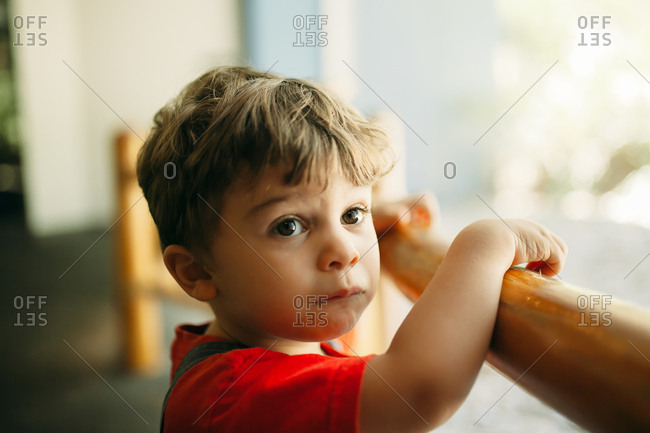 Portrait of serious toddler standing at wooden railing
++++++
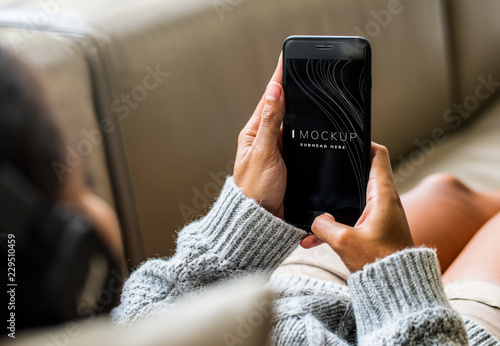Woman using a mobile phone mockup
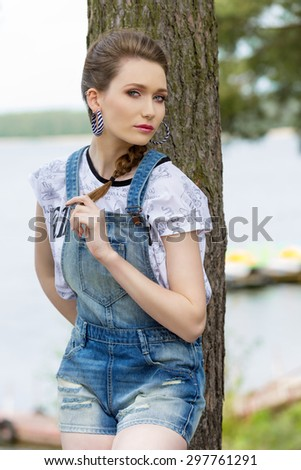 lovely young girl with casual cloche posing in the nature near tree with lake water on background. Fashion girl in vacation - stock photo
++++++
TASK OBJECTIVE:
From the records above, transcribe exactly the lines starting at the one containing "Woman using a mobile phone mockup" and ending at the one containing "lovely young girl". Skip the pictures.

EXERCISE OUTPUT:
Woman using a mobile phone mockup
 lovely young girl with casual cloche posing in the nature near tree with lake water on background. Fashion girl in vacation - stock photo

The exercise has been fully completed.